The major motivator of the plot is Michael Burnham's candidacy for First Officer of the Shenzhou. The author, David Mack, does a good job (most of the time) of keeping our eyes on this target, and the resolution of it is satisfying. It also works as a focus for character interactions, because the dynamics between Burnham, her nemesis Saru, and Captain Georgiou get some space to play here. Although the book was written before the show premiered and by now we've only seen a little bit of how Burnham interacts with others, there's been enough established that at least this one novel can play out some of these threads.
It's unfortunate that this novel suffers from the all-too-common Trek malady known as the Subplot. Now, I do not hold the Subplot per se in disfavor. But I recognize that it is not a thing to be taken lightly and that it is difficult to make satisfactory. There is a subplot in this novel involving a separatist colony. Why exactly they want to separate was a mystery at the beginning of the novel, and the causes and potential effects of separation are almost completely abandoned by the end of the book. In a word, this subplot was pointless. As far as I'm concerned, the only good that came of it is that it gave an excuse for the chief medical officers of the Shenzhou and Enterprise to meet and exchange banter for about one and a half pages.
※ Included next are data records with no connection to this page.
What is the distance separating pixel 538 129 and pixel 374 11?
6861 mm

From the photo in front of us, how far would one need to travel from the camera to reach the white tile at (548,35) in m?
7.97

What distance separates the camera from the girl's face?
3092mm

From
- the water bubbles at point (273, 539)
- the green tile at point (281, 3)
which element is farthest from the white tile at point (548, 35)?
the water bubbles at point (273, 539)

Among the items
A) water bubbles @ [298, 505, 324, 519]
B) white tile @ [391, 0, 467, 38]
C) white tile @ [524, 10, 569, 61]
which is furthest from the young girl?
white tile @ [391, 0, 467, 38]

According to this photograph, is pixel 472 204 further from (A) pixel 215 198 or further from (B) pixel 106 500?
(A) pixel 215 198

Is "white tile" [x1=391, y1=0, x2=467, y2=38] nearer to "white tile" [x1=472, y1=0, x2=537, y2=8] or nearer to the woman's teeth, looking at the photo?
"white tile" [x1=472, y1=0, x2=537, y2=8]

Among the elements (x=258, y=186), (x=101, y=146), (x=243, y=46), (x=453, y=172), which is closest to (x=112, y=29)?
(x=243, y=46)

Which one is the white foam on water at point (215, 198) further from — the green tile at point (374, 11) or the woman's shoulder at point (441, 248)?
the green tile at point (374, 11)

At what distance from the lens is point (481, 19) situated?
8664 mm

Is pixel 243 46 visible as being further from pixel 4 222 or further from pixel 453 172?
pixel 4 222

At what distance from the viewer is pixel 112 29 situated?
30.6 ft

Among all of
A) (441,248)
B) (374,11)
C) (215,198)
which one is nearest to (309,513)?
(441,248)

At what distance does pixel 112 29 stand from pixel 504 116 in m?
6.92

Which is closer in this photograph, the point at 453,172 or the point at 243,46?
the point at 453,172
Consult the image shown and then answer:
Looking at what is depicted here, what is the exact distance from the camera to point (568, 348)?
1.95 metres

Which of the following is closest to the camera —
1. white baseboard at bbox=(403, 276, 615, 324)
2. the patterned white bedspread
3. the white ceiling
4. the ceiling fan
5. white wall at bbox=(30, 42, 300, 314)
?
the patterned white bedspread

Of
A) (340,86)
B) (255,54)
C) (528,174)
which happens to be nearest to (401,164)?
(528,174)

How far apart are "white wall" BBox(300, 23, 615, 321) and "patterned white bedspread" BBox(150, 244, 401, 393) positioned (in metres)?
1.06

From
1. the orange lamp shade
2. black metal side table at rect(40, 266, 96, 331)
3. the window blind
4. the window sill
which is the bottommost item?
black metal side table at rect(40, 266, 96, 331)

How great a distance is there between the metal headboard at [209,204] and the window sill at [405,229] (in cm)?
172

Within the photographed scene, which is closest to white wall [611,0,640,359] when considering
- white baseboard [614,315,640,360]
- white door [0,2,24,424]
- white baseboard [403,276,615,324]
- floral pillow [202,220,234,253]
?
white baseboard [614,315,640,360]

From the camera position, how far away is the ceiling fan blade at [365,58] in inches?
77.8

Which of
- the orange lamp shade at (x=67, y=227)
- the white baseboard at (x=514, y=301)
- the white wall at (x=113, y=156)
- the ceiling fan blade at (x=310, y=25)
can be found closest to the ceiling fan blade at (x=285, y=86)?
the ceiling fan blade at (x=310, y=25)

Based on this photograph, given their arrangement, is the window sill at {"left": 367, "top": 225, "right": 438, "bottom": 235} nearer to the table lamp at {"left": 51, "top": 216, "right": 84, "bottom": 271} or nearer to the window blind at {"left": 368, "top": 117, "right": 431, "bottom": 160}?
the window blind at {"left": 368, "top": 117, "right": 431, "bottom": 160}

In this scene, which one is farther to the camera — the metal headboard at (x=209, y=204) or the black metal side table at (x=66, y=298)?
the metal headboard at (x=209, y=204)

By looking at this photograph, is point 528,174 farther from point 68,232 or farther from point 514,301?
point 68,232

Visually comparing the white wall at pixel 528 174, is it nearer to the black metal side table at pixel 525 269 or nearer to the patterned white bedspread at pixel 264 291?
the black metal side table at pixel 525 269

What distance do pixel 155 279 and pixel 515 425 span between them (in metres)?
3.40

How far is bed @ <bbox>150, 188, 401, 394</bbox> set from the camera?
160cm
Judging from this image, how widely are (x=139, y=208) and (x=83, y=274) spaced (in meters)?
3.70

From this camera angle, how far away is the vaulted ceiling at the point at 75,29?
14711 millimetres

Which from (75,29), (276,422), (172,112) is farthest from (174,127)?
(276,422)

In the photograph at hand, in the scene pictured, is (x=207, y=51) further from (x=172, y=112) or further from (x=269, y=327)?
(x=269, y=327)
That said, I was usually entertained by the story. Many elements of it are time-honored Star Trek story elements, and the sense of discovery is palpable... at least if you can remember to be excited by the alien mystery amid the fiery distractions of numerous firefights.
One more thing I enjoyed about Desperate Hours is that the oldest Star Trek (Pike's Enterprise) meets the newest. At this point, I think it's always going to be a challenge for Trekkies to reconcile these iterations produced 50 years apart from one another and yet supposedly occupying the same canonical space. But I applaud David Mack for giving it a genuine effort. On the page, at least (where visual effects are... less visible), it's fun to throw them together.
UP NEXT: Well, I was going to continue Strahan's Year's Best vol. 11, but while I was at the bookstore, I picked up the Sept/Oct issue of Analog Science Fiction and Fact, just on a whim. It's been years since I've read a sci-fi magazine and the urge overcame me. So, I think I'll read that next, then jump back into Strahan's anthology.